Emperyalizm yeni bir evreye dönüşümünü başlattı: Hiper emperyalizm. Bu emperyalizmin aşırıya kaçarak ve devinsel bir biçimde işlediği, ancak gerileyen bir imparatorluğa özgü sınırlandırmalara da mahkûm olduğu bir evre.

Hiper emperyalizm: Yeni bir tehlikeli çürüme dönemi*

Tricontinental*

Burjuva ideologlarının Amerikan emperyalizminin dokunulmazlığını hissettirebilme arzusuyla tarihin sonunu ilan etmesinden bu yana 30 kısır yıl geçti. Emperyalizmin postasını hep ensesinde hisseden halk mücadeleleri içinse yolun “sonu” bir türlü gelmedi.  

1996’da Brezilya’daki Carajas katliamı gibi vahşi baskı yöntemlerinin doldurduğu bir atmosferde, Topraksız İşçiler Hareketi, Uluslararası Amerikan şirketi Monsanto gibi tarım sektörü devlerine karşı, toprak reformları için mücadele yürüttü. “Kıtayı sarsan asker” Hugo Chavez, 1999’da seçimleri kazandıktan sonra Latin Amerika keskin bir sola dönüş yaşadı. Bu dönüş milyonlarca işçinin, köylünün, yerlinin, kadının ve öğrencinin, 200 yıllık Monroe Doktrinini doğrudan karşısına alarak, Amerika’larda ABD serbest ticaret bölgeleri planını engelleyen kitlesel örgütlü hareketini de içeriyordu.  

2002’de, Nijeryalı kadınlar Shell ve Chevron’un kapılarında Nijer Deltasındaki çevresel yıkımı ve sömürüyü protesto ettiler. 2004’te Haitililer, ABD’lilerin yüzyıllardır süren aşağılamalarına karşı, Jean-Bertrand Astiride’in sürgün edilmesinin ardından kitlesel olarak ayağa kalkmış ve ülkedeki Amerikan işgalini protesto etmişti. Milyonlarca Nepalli, 2006’da silahlı mücadele veren komünistlerin önderliğinde monarşiyi yıkan direnişi kutluyordu. 2010 yılında manav Mohamed Bouazizi kendisini ateşe verdiğinde, Tunus halkı bir insanı böyle bir ölüme sürükleyen neoliberal sisteme karşı ayaklandı.  

Takip eden yıllarda değişimler –kimi zaman küçük ve fark edilmesi zor, başka zamanlarda ise şiddetli biçimlerde– açığa çıkmaya devam etti. Bu değişimler içerisinde halk hareketleri de devlet aktörleri de bulunuyordu.
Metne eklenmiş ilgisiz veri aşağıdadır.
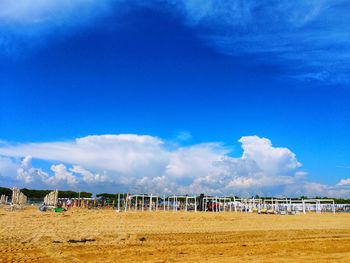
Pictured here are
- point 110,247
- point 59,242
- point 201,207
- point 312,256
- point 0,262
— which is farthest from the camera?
point 201,207

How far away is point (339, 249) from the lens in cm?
1398

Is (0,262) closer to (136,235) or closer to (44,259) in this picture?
(44,259)

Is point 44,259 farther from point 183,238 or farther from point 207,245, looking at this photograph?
point 183,238

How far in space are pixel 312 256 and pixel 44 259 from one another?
853 cm

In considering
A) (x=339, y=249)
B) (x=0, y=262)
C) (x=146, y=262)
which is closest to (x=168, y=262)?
(x=146, y=262)

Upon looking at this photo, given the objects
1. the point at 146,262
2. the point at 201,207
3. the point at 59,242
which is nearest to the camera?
the point at 146,262

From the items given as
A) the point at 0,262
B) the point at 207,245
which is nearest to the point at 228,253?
the point at 207,245

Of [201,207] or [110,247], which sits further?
[201,207]

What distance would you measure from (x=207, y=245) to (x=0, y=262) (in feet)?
26.2

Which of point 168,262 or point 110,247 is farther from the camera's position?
point 110,247

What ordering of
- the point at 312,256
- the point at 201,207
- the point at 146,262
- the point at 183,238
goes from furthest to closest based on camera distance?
the point at 201,207 < the point at 183,238 < the point at 312,256 < the point at 146,262

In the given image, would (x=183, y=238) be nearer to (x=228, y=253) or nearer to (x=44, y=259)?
(x=228, y=253)

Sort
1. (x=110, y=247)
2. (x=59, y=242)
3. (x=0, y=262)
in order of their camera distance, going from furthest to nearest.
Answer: (x=59, y=242) → (x=110, y=247) → (x=0, y=262)

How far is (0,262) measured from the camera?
9781mm
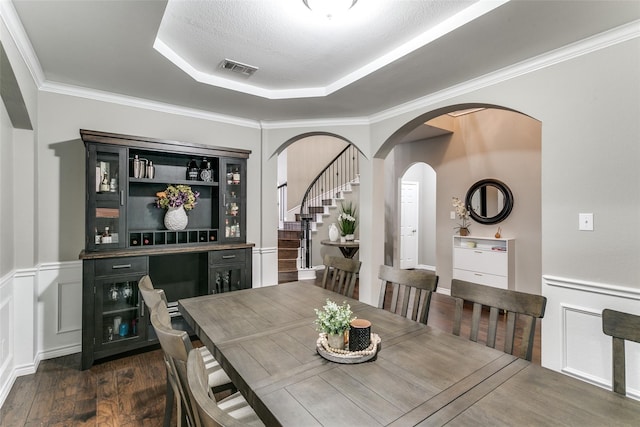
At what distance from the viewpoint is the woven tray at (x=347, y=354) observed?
4.33ft

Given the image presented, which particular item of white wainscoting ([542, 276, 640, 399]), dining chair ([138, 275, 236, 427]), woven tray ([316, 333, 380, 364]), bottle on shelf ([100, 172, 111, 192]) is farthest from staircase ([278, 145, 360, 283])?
woven tray ([316, 333, 380, 364])

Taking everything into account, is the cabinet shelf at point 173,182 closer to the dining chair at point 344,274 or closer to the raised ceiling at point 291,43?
the raised ceiling at point 291,43

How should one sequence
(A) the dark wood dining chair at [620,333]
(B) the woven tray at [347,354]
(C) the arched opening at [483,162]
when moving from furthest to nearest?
(C) the arched opening at [483,162] < (B) the woven tray at [347,354] < (A) the dark wood dining chair at [620,333]

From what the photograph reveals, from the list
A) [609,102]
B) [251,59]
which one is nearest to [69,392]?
[251,59]

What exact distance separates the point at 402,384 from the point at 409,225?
6.86m

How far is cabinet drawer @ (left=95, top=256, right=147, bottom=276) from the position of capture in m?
2.81

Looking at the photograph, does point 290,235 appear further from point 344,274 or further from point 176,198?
point 344,274

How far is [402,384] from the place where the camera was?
1.16m

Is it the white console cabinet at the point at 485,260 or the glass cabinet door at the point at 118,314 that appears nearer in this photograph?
the glass cabinet door at the point at 118,314

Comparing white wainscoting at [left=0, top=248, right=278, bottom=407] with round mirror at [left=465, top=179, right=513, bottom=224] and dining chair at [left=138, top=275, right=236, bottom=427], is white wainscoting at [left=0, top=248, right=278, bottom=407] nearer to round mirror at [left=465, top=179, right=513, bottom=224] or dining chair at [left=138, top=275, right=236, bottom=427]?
dining chair at [left=138, top=275, right=236, bottom=427]

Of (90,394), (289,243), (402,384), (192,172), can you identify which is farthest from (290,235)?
(402,384)

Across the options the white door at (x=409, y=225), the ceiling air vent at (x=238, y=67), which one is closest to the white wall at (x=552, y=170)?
the ceiling air vent at (x=238, y=67)

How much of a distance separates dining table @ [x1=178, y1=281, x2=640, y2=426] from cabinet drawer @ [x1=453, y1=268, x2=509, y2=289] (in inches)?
126

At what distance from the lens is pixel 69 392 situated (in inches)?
95.0
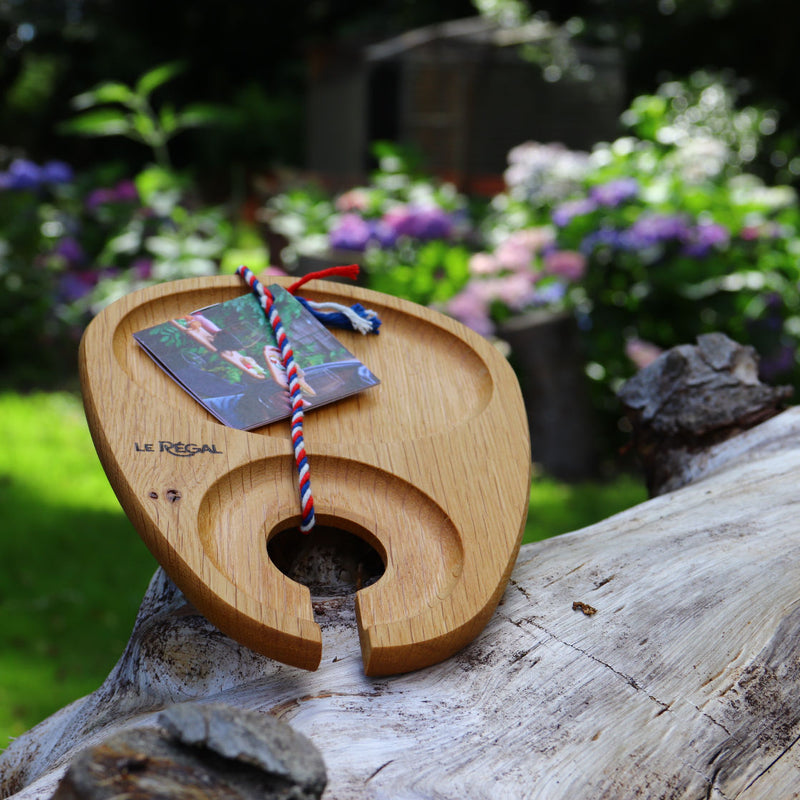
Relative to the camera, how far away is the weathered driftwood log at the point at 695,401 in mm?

ABD’nin karşısında, Çin’in yükselen ekonomik gücü ve on yıllardır iç sermaye yatırımlarından mahrum kalan, üretimdeki üstünlüğünü kaybeden Küresel Kuzey’i, GSYİH’da 2007’de geçen Küresel Güney’in büyüyen ekonomileri vardı. 

2009’da Çay Partisi’nin yükselişe geçişi, ABD iç politikasında bir iç kırılmayı işaret ediyordu. Uluslararası alanda, ABD ne Çin’de yumuşak bir rejim kırılmasını ne de Rusya’da hükümet değişimi ve nükleerden arındırma hedefini gerçekleştirebildi. Irak Savaşı felaketinin ardından geçici bir süre askerî harcamaları kısan ABD, yeniden askerî gücünün kullanımını ve tehdidini, yaşanan değişimlere karşı geliştirdiği yanıtın temeline yerleştiren bir politikaya geçti. 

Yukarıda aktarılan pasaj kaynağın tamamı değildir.